Bajando entre tales sayones, taciturno, mas no resignado, devorando la angustia y terror de su alma, D. Fernando empezó a ver claro en aquella inopinada prisión, y se dijo: «Es ella, es la mano oculta quien me lleva a la cárcel».

De la calle de las Urosas al Saladero había mucho que andar. Por el camino vio dos traíllas de presos. Sin duda, el medroso Gobierno, acosado de conspiradores, viendo por todas partes misteriosos enemigos que le acechaban en la obscuridad de las logias, o le provocaban en el público escándalo de los cafés, había mandado echar la red. Cuando metieron al desdichado Calpena en el patio donde debía empezar la expiación de sus nefandos delitos, ya había llegado la primera cuerda, en la cual vio personas de aspecto decente. Al poco rato entraron dos racimos más, ¿y cuál no sería la sorpresa de D. Fernando al vislumbrar en uno de ellos nada menos que la venerada, inofensiva persona de D. Pedro Hillo?

En cuanto pudieron reconocerse, a la luz de los farolillos que alumbraban los tristes grupos, corrieron el uno hacia el otro y se dieron los brazos.

«Tu quoque... ¡También usted, D. Pedro!» dijo Calpena con el gozo amargo de la venganza.

-También -replicó Hillo con voz opaca, casi lloroso-. Y verdad que por más que me devano los sesos, no acierto a explicarme... De la cama me sacaron estos verdugos. Comprendo que a ti... ¡A ti sí!... Era necesidad ponerte a la sombra.

-Yo no conspiro.

-Conspiras contra ti mismo. Yo, ni contra mí ni contra nadie... No he hecho más que hablar mal de Mendizábal... y eso no mucho.

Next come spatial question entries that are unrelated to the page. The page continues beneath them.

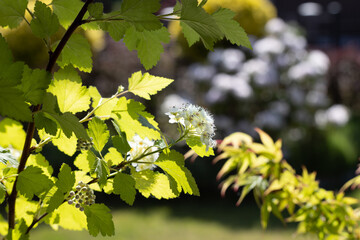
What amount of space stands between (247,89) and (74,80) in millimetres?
5455

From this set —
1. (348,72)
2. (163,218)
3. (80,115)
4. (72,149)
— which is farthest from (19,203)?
(348,72)

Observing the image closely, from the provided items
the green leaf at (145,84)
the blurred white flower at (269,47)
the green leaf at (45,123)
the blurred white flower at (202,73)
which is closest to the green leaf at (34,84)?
the green leaf at (45,123)

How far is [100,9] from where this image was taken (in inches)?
31.0

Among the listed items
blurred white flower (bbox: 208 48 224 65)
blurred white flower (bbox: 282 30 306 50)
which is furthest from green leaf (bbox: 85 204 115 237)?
blurred white flower (bbox: 282 30 306 50)

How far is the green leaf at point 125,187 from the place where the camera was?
2.78 ft

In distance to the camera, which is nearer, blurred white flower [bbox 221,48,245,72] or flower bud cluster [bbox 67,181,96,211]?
flower bud cluster [bbox 67,181,96,211]

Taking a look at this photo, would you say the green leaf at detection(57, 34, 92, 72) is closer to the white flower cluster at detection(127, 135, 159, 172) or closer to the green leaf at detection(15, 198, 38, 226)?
the white flower cluster at detection(127, 135, 159, 172)

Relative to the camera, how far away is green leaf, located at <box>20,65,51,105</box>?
745 mm

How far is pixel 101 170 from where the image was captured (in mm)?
836

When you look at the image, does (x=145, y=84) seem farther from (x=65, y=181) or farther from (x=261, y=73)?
(x=261, y=73)

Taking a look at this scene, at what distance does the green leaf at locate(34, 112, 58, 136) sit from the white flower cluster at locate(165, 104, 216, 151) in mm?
261

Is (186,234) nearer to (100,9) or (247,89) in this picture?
(247,89)

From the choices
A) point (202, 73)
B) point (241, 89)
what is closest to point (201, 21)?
point (241, 89)

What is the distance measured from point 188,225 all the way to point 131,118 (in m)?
3.73
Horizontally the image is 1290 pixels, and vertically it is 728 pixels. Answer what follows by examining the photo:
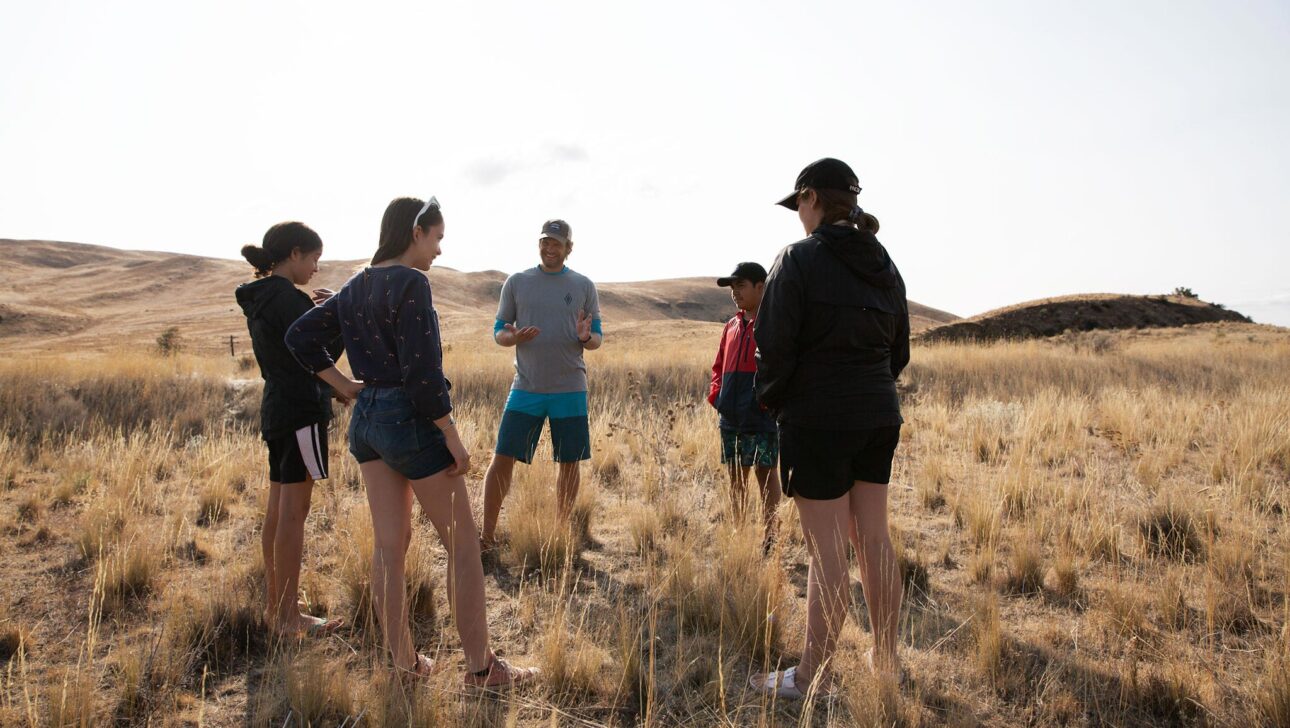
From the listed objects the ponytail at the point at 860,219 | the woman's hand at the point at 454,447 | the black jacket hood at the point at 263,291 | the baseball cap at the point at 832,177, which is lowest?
the woman's hand at the point at 454,447

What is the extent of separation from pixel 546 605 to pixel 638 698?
3.21 ft

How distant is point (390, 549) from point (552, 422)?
1.89m

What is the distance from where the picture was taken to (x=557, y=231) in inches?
178

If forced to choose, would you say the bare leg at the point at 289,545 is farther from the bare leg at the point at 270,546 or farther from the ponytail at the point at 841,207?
the ponytail at the point at 841,207

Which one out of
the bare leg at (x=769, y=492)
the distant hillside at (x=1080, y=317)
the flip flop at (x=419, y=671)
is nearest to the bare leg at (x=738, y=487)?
the bare leg at (x=769, y=492)

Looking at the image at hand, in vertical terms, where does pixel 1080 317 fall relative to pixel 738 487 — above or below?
above

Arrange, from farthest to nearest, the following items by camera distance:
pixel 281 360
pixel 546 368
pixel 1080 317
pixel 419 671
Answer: pixel 1080 317, pixel 546 368, pixel 281 360, pixel 419 671

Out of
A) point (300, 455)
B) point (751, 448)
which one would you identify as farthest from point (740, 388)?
point (300, 455)

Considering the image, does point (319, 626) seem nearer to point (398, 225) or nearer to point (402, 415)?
point (402, 415)

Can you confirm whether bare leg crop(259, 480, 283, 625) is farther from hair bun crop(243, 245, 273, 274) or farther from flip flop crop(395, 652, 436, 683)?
hair bun crop(243, 245, 273, 274)

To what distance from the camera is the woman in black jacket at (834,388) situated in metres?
2.59

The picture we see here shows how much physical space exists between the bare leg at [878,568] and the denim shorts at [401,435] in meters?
1.66

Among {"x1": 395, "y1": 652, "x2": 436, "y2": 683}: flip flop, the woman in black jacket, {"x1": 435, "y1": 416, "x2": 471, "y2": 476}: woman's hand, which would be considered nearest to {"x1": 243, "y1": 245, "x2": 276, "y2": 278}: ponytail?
{"x1": 435, "y1": 416, "x2": 471, "y2": 476}: woman's hand

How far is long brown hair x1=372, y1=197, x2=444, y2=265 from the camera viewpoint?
8.61 ft
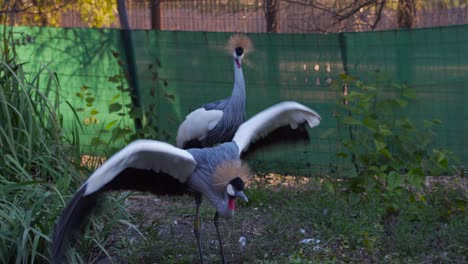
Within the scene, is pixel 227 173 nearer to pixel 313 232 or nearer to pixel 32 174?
pixel 313 232

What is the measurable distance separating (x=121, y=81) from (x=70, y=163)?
6.80 ft

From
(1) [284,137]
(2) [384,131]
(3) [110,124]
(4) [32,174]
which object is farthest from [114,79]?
(2) [384,131]

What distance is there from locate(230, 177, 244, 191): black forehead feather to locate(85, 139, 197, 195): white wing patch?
1.03ft

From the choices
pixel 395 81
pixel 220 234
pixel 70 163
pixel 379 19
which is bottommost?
pixel 220 234

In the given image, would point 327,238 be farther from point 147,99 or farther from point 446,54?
point 147,99

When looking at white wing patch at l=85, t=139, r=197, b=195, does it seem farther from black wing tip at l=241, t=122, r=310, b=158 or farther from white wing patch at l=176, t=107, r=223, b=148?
white wing patch at l=176, t=107, r=223, b=148

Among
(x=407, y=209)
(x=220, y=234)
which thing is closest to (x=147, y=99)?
(x=220, y=234)

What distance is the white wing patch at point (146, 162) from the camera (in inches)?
188

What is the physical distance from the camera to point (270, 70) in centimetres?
807

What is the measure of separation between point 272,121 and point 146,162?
120cm

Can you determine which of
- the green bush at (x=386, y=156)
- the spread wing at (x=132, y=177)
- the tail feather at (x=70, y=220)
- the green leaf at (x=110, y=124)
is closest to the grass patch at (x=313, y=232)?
the green bush at (x=386, y=156)

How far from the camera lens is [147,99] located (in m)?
8.62

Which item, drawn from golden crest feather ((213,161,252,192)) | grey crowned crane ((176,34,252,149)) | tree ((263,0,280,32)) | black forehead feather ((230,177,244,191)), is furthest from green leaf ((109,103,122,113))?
black forehead feather ((230,177,244,191))

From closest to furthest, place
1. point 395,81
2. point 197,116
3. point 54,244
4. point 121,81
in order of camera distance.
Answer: point 54,244 < point 197,116 < point 395,81 < point 121,81
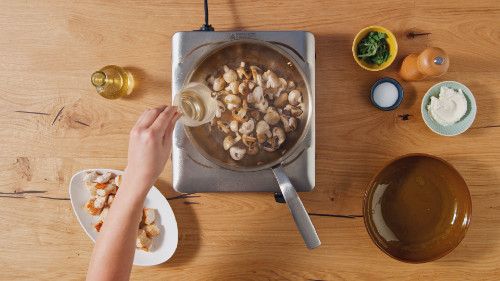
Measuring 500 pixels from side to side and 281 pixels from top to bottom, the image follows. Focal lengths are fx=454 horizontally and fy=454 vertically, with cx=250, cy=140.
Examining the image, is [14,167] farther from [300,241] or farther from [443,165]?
[443,165]

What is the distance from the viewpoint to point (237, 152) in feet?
2.75

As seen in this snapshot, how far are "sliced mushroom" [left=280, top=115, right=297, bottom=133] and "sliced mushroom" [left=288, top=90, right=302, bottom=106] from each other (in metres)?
0.03

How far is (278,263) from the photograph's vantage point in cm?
95

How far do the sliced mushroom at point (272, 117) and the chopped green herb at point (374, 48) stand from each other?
8.5 inches

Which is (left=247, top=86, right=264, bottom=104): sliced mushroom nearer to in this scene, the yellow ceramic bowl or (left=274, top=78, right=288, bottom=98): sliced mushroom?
(left=274, top=78, right=288, bottom=98): sliced mushroom

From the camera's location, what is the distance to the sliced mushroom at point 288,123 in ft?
2.77

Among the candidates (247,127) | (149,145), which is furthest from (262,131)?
(149,145)

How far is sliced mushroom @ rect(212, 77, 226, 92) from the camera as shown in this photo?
850 millimetres

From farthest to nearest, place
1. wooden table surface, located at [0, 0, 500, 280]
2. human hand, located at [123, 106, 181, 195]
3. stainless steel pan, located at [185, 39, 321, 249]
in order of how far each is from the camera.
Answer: wooden table surface, located at [0, 0, 500, 280] < stainless steel pan, located at [185, 39, 321, 249] < human hand, located at [123, 106, 181, 195]

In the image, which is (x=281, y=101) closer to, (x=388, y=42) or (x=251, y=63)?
(x=251, y=63)

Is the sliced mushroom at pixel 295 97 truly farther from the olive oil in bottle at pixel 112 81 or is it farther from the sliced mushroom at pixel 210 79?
the olive oil in bottle at pixel 112 81

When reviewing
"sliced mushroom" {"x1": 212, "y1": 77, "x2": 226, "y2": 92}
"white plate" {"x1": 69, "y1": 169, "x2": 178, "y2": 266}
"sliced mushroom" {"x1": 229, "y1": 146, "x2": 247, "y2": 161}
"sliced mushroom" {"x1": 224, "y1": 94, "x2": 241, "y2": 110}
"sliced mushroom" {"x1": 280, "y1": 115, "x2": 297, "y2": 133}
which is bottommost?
"white plate" {"x1": 69, "y1": 169, "x2": 178, "y2": 266}

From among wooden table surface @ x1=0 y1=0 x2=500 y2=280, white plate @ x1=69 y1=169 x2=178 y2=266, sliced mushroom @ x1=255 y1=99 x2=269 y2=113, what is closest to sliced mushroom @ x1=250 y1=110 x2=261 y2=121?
sliced mushroom @ x1=255 y1=99 x2=269 y2=113

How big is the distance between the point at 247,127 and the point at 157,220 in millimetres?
291
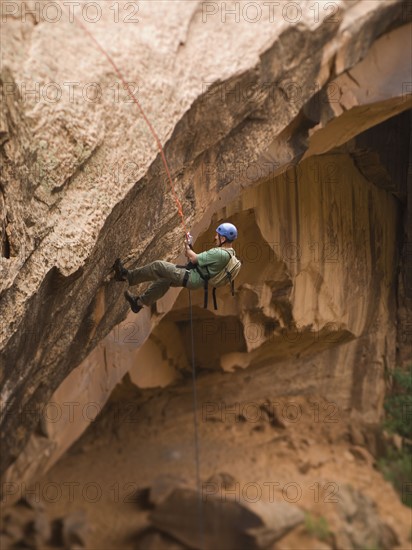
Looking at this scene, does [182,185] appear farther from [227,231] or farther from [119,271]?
[119,271]

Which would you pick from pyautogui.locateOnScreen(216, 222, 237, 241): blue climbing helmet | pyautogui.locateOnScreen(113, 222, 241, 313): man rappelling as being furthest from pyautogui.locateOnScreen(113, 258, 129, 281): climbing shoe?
pyautogui.locateOnScreen(216, 222, 237, 241): blue climbing helmet

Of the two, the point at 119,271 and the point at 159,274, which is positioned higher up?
the point at 119,271

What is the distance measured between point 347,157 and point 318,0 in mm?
3303

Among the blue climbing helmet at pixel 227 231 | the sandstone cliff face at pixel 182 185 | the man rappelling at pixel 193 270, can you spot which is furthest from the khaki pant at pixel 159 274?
the blue climbing helmet at pixel 227 231

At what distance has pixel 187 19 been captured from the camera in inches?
182

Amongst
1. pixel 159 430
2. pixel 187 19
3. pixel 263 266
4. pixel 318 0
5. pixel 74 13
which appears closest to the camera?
pixel 74 13

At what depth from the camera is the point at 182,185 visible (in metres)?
5.17

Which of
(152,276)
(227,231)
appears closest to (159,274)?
(152,276)

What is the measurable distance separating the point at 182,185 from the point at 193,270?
0.70 m

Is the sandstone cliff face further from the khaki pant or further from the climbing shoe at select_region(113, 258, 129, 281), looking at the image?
the khaki pant

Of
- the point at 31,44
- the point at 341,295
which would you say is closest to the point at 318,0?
the point at 31,44

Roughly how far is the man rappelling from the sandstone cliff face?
0.80ft

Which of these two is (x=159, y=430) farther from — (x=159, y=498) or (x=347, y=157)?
(x=347, y=157)

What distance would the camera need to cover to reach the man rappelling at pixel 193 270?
4.82 meters
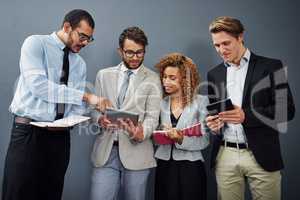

-No es Mendizábal, no, quien ha tenido la humorada de juntarnos aquí: es la mano oculta... ¿Tan candoroso es mi buen clérigo que no lo ve?

-¡Fernando!

-¡La invisible deidad, la tutelar, la próvida mascarita!... ¡Ah!, no se quiere que el niño esté solo... Se teme su desesperación, se teme su rabia...

Enorme distensión de músculos en ojos y boca declaraba el estupor del buen presbítero.

«No está mal esto. ¿Verdad que no está mal?... Para que diga usted ahora que no remata...».

-¡Vaya si remata...!


 
 
FIN DE MENDIZÁBAL
 
 

Santander (San Quintín), Agosto-Septiembre de 1898.